Excerpt provided:
┌──

Digging Into C++ String Stream Processing

Processing strings is a common operation in any programming language. And, almost all programming languages provide some form of library APIs to deal with string processing. The problem is that a string basically is a collection of characters that cannot be deemed as a primitive data type like int, float, char, etc. But, frequent use of a string in programming demands such a behavior. For example, a string variable in general cannot be assigned directly with a string literal, or something as simple as concatenating two strings requires some sort of logic to realize it in code. The idea of providing specific APIs in the library, especially for strings, is to allay the complexity associated with its manipulation and deal with it in a manner as primitive data type, although it actually is not. This article delineates the string processing schemes as supplied by C++ standard library.

String Processing

String processing begins with defining a string type along with the various method of string manipulation such as searching, inserting, erasing, replacing, comparing, and concatenating strings. To begin with, let’s see how a string variable is defined, assigned, and logically represented in memory.

string greetings = "Hello String";

A string variable definition in memory
Figure 1: A string variable definition in memory

Note that, unlike a string declaration in C as a character pointer, char *str = "Hello String"; is null terminated—it would be represented as:

'H','e','l','l','o',' ', 'S','t','r','i','n','g','\0'

C++ strings do not contain a terminating character ‘\0’. This is a very basic and important difference between string handling in C versus C++.

└──

Written request: Pick up the article on C++ string stream processing after its last sentence and write the next part. The records that come next are taken from a different source than the article on C++ string processing.

Recorded data:
┌──

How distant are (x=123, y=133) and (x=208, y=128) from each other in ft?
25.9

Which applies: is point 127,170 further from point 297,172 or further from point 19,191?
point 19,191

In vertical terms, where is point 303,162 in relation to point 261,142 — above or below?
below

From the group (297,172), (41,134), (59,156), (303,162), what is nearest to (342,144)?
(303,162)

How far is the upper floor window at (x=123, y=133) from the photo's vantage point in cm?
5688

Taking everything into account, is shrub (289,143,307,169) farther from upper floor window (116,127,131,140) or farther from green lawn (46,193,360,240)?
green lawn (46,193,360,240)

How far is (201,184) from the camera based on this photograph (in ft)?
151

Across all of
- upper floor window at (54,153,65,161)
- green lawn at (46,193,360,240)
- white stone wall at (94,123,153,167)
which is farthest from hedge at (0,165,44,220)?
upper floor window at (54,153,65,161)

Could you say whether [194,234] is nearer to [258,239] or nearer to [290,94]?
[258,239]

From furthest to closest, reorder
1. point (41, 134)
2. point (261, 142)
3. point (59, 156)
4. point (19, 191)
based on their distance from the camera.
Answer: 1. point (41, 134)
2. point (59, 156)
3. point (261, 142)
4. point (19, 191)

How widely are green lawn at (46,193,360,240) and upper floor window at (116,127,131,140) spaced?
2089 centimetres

└──
┌──

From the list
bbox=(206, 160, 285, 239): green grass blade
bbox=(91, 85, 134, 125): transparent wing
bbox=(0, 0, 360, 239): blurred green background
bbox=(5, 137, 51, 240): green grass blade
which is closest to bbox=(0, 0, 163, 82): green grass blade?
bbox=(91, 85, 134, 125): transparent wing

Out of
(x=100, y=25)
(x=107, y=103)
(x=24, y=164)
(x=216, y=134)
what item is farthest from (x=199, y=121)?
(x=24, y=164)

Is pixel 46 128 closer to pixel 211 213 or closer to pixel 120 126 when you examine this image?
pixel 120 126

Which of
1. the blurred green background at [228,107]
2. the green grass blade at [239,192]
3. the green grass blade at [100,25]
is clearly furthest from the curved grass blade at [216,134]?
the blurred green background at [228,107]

└──
┌──

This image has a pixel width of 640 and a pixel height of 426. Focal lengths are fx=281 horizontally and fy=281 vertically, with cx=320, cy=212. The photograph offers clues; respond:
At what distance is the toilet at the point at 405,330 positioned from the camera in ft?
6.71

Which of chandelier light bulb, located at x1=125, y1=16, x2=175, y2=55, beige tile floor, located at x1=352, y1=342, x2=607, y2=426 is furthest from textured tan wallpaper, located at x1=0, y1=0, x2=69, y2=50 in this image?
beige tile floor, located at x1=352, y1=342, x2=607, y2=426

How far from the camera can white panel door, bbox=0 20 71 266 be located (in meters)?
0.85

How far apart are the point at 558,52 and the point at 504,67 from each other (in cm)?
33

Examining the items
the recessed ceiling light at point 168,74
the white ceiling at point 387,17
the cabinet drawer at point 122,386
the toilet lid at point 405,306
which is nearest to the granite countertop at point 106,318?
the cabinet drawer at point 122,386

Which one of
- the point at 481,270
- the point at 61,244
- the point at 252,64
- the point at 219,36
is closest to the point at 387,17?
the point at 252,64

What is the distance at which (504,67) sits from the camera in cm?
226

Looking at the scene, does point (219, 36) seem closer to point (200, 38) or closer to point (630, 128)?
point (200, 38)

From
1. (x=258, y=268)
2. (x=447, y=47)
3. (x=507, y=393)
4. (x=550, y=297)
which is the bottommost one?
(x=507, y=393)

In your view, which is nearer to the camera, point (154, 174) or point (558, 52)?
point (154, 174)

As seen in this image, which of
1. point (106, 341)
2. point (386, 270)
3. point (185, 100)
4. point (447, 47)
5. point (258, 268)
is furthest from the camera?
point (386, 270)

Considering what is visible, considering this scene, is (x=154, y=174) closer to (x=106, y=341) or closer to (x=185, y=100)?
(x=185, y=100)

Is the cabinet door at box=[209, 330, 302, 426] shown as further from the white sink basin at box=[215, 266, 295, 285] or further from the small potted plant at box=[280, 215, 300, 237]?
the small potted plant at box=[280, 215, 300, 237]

└──

Written response:
In C++, the header <string> in namespace std defines the basic_string template for manipulating varying length sequences of characters. This <string> library is extensive in the sense that it uses templates to create a family of various string types, such as:

namespace std {

   typedef basic_string<char> string;
   ...
   typedef basic_string<wchar_t> wstring;
   ...
}

A character of wchar_t type is commonly used for supporting the Unicode character set, which is 16-bit characters but that is not fixed by the standard. The typedef wstring is a string representation of the wchar_t character type.

A string object can be initialized with the help of constructor as follows:

string s1 ("Hello String");    // direct initialization,
                               // created from const char *
string s2 = "Hello String";    // copy initialization
string s3 (10, 'z');           // filled with 10 z's
string s4 = string (10, 'z');  // copy initialization,
                               // with 10 z's
string s5 = s4;                // copy s4 into s5

The String Class

The hallmark of C++ string handling is the string class, as stated earlier. Several operators are overloaded for easy manipulation of strings—such as copying, concatenation, and comparison—apart from providing functions to perform searching, erasing, insertion, and replacing. During performance, these operations manage memory allocation and modification takes place automatically, without concerning the programmer of its internal intricacies. A string object created without initialization always starts with size 0. The size gets modified as a string literal gets copied or initialized. Let’s find that out with the help of a simple program.

#include <iostream>
#include <string>
using namespace std;

string global_str1("Enter a string: ");
int main(int argc, char **argv)
{
   string separator(60, '-');
   string s1;
   cout<<"uninitialized string size, s1 =
      "<<s1.size()<<endl;
   cout<<"initialized string size, global_str =
      "<<global_str1.size()<<endl;
   cout<<global_str1;
   getline(cin,s1);
   // the size() and length() are equivalent
   cout<<"Text entered is: '"<<s1<<"' of size =
      "<<s1.length()<<endl;

   string s2(global_str1, 2, 10);
   cout<<"substring of global_str copied to s2 is
      '"<<s2<<"', size = "<<s2.size()<<endl;

   // create more than one paragraph of text
   string text,para;
   cout<<separator<<endl<<"Enter some text:
      "<<endl;
   while(true){
      getline(cin, para);
      if(para.size()==0)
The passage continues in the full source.